Kau tau? Lalat adalah bagian kehidupan yang marah! Kataku nyinyir. Apakah kau menginginkan kehidupan yang lebih? Hehehehh... kembali aku terkekeh. Lalat, lalat! Jika kau marah karena engkau seekor lalat itu bukanlah salahku! Hehehehh..
Mereka terlihat memutar kelopak mata beloknya lebih kencang, mungkin otak kecilnya sedang berpikir atau mungkin mereka bertambah marah, membuatku semakin senang. Kedua kakinya yang semula mengais ngais kumisnya mulai meregang seperti bersiap terbang. Dan benar kedua lalat itu naik cepat dan menerjang kembali jidatku. Namun aku sudah bersiap dengan koran yang diam-diam sudah ke gulung sebagai pemukul.
Wush! Wushh..! Lalat-lalat itu tak berhasil mendaratkan dahiku, sementara ayunan koranku pun luput. Membuat mereka naik membubung dan hinggap kembali di langit-langit. Aku mendongak dan berdiri mengayunkan gada koran itu ke arah mereka namun tak sampai.Â
Tampak mereka bergeming, dari bawah ku menatap sebal dan ikut marah. Sebaliknya, mereka terlihat mengejek ku yang terbawa emosi yang dianggapnya sama seperti penderitaan mereka. Mereka ingin mengatakan bahwa mereka bukanlah bongkahan jiwa yang hanya terserak atau tertinggal entah dari mana. Aku masih menatapnya, seperti merasakan bahwa jika aku terpancing, aku tak lebih seperti mereka yaitu juga seekor lalat.
Aku pun menurunkan emosi dan kembali duduk dikursiku, membuka lagi gulungan koran dan mulai membaca. Ini sengaja ku tunjukkan kepada mereka bahwa aku memiliki kemuliaan humanisme. Tak lama ku merentang koran, mereka kembali melemparkan diri mereka setengah lingkaran di sisi permukaan koran.Â
Hmmm.. rupanya dua lalat itu tidak mengijinkan ku membaca koran. Si lalat besar bahkan berani menyerang kepalaku dengan lengking yang menyedihkan, lalu menggoda tanganku dengan bermain perosotan, naik dan turun. Aku melihat saja tingkahnya merangkak --rangkak di lenganku, aku kok merasa Tuhan menempatkan hal-hal yang hilang  padaku dengan serangga ini. Lelaki lain menderita dari perintah bosnya, atau mengalami cinta yang tragis. Sedang aku menderita serangga.
Tanpa suara aku mengambil lembar buku terdekat tanganku yang lain, dan Plak! Kena! Lalat besar itu berguling jatuh dari lenganku ke atas meja. Dia mengerang, menendang-nendang punggungnya, menjentikkan kakinya seperti penagih hutang yang marah, dan aku turun lagi dengan tongkat kertasku dan segera saja dia telah menjadi noda keburukan yang menyedihkan.
Kini hanya tersisa si lalat kecil yang tampaknya hanya menghidupkan kembali dorongannya untuk menantang. Dia berputar lebih cepat dan lebih dekat dan membuat suara yang lebih tipis tapi mengerikan. Matanya yang lebih besar dari tubuhnya seperti bertumbuh ingin melampiaskan dendam kematian pasangannya. Aku kembali hanyut ke dalam permainan si emprit ini, bukan main.

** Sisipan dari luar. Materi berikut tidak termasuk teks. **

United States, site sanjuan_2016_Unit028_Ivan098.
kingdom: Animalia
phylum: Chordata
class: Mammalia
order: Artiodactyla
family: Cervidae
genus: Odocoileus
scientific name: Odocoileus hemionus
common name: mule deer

Hei! Mahluk kecil! Engkau tidak akan bisa mengambil kekudusanku lagi! Kau mengertI? Aku menggertak dan mengancamnya ketika tensiku kembali memuncak. Aku mengayunkan tongkat koran berputar-putar ke segala arah membuat si kecil berputar tinggi sehingga tak terlihat. Rupanya kembali lalat halus ini melekat diatas plafon yang tak terjangkau. Dia terdiam dan kelihatan lebih tenang, seperti tak hendak mendekati tubuhku lagi.

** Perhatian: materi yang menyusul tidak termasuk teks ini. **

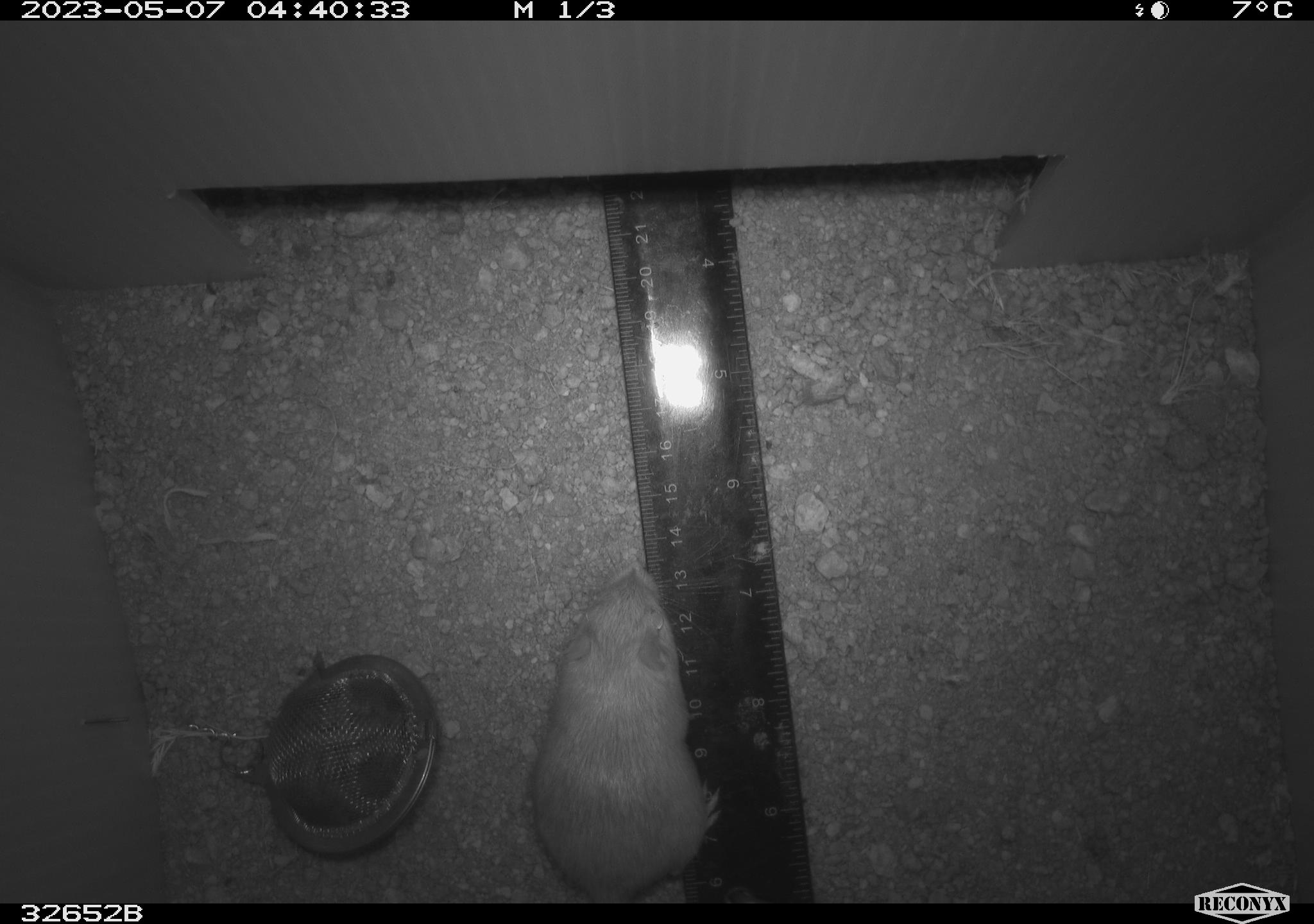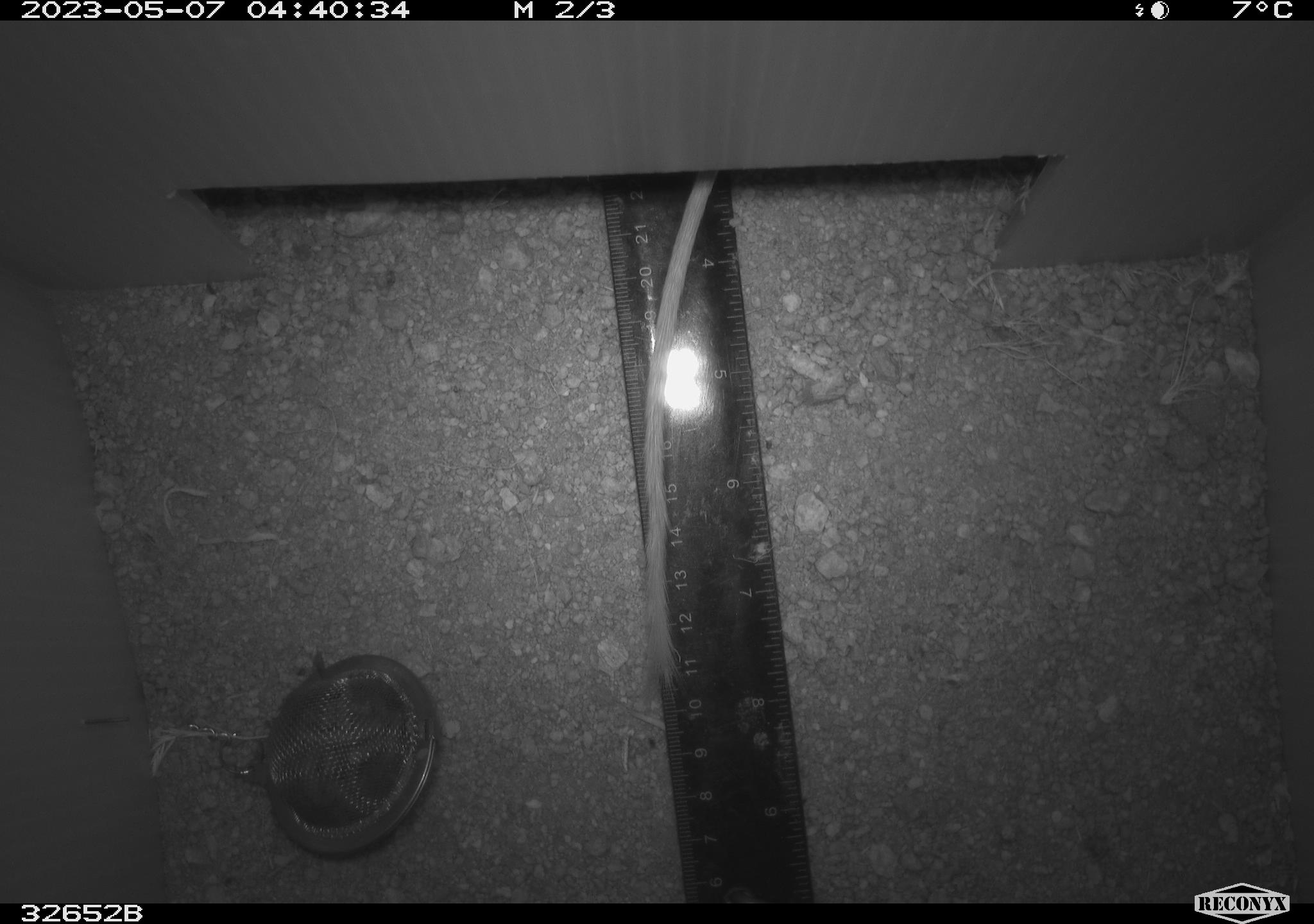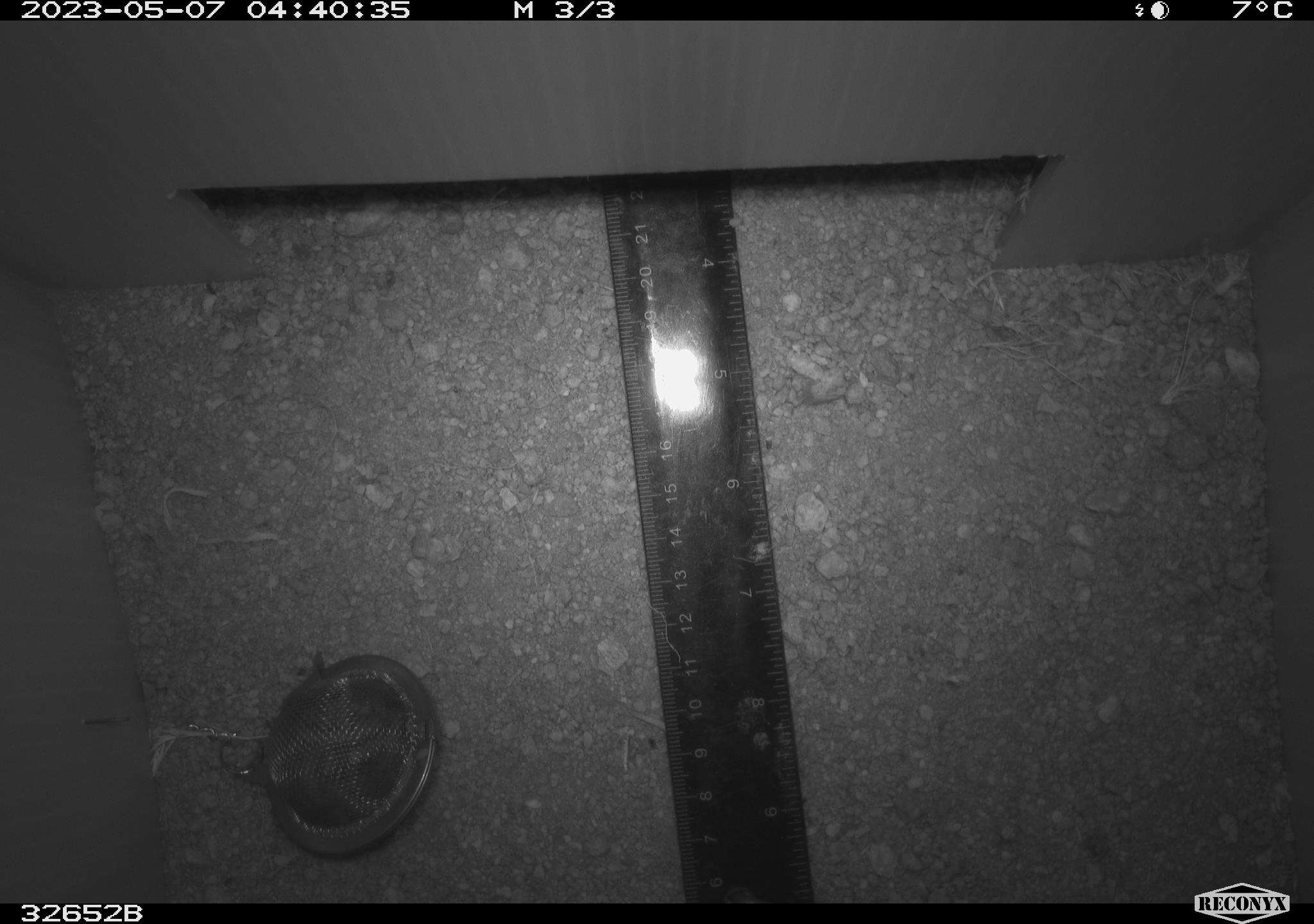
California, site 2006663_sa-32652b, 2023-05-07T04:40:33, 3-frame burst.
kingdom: Animalia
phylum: Chordata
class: Mammalia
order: Rodentia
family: Heteromyidae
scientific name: Heteromyidae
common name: kangaroo rats and pocket mice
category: heteromyidae family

Sementara matanya memandang ke kertas koranku yang sudah rusak, seperti memberitahukan bahwa sesuatu telah terjadi, sesuatu yang telah mengotori hari-hari anda. Dia merangkak lebih ke sudut langit-langit, matanya tidak sebesar tadi, dan wajah mungilnya terlihat lebih jinak. Aku membuang sobekan-sobekan koran habis pertempuran, sambil menonton serangga kecil  di pojok atas seperti membeku.

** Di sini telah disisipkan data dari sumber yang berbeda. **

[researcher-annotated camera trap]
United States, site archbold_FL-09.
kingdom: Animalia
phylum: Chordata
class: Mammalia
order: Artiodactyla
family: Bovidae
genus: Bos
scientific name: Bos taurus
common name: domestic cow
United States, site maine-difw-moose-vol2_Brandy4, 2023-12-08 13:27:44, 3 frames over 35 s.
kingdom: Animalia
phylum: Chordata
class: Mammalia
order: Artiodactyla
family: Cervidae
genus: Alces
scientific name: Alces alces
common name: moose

Selanjutnya tidak ada lagi yang hendak ku baca karena aku kehilangan selera. Aku seperti tidak membutuhkan teman pria atau wanita sekalipun, aku hanya membutuhkan sesuatu yang hidup, yang bisa dijalin bersama. Lalat besar telah mati di tanganku, tersisa lalat kecil yang menjauh di atas.